= Stephen Collis =

Canadian poet

Stephen Collis is a Canadian poet and professor. Collis is the author of several books of poetry, including On the Material (Talonbooks, 2010) and three parts of the on-going “Barricades Project”: Anarchive (New Star, 2005), The Commons (Talonbooks, 2008, 2014), and To the Barricades (Talonbooks, 2013). He is also the author of three books of non-fiction: Almost Islands: Phyllis Webb and the Pursuit of the Unwritten (Talonbooks, 2018), Dispatches from the Occupation (Talonbooks, 2012), and Phyllis Webb and the Common Good (Talonbooks, 2007). In 2011, he won the Dorothy Livesay Poetry Prize for the collection On the Material (Talonbooks, 2010). In 2019, he won the Latner Writers' Trust Poetry Prize. He wrote Mine in 2001, Anarchive in 2005 and The Commons in 2008, and was previously shortlisted for the Dorothy Livesay Award in 2006 for Anarchive. He teaches poetry and American literature at Simon Fraser University.

==Works==

Collis' collection The Commons (2008) draws on the history of English agrarian radicalism and the enclosure of the commons, including the work of John Clare and William Blake. The coda to the volume suggests that the anti-globalization movement sought a return to the commons motivated by the Zapatista Army of National Liberation's communiqués from the Lacandon Jungle.
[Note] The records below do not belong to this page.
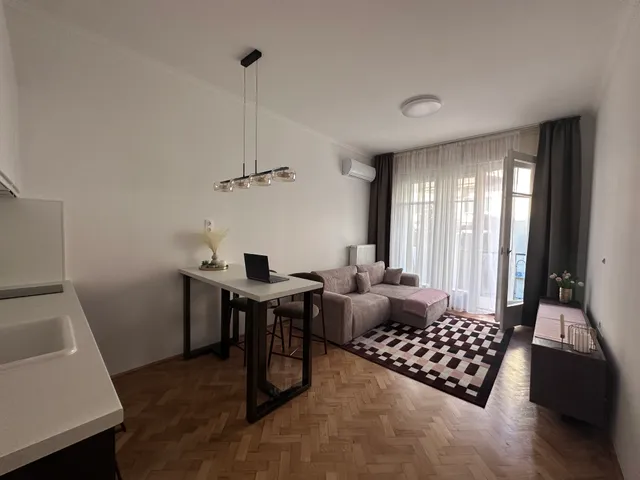 Kiadó lakás Budapest XI. kerület, Szentimreváros 30 nm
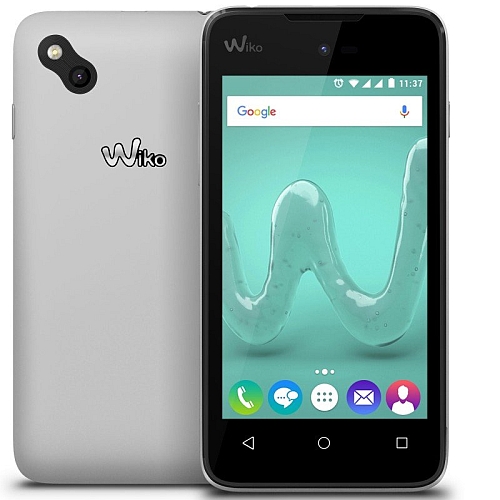 Wiko Sunny Recovery-Modus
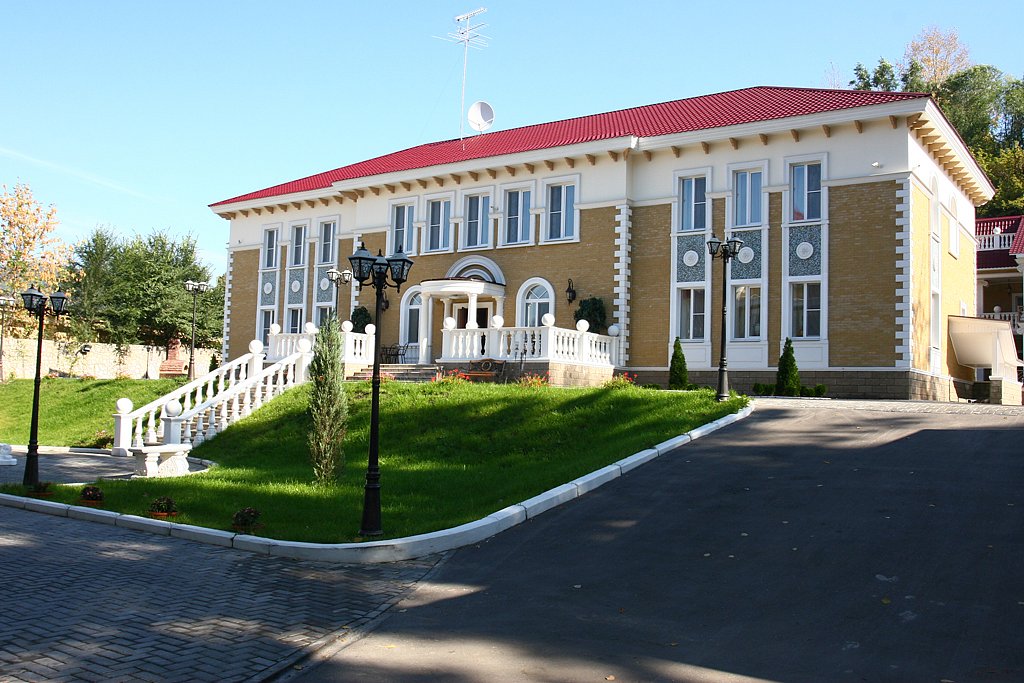 Фотогалерея ресторана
His work since 2008 has turned towards environmental politics and practices of commoning among indigenous peoples. Once in Blockadia (2016) includes work in opposition to the Trans Mountain pipeline and works placing William Wordsworth's work and the tradition of the sublime in connection with 21st-century forms of extractivism and the photography of Edward Burtynsky. Once in Blockadia was shortlisted for the 2017 George Ryga Award for Social Awareness.

Collis' poem "Golfing St. George's Hill with Sean Bonney" (2016) describes a visit with the poet Sean Bonney to the golf course at St George's Hill, which was the site of an occupation by the Diggers in 1649 and today is part of a gated community, and draws on the proclamation made there by Gerrard Winstanley. Daniel Eltringham has argued that Collis' work, as well as that of Bonney and others, is part of a broader turn in 21st-century poetry to themes of commons and enclosure.

A History of the Theories of Rain was a shortlisted finalist for the Governor General's Award for English-language poetry at the 2021 Governor General's Awards.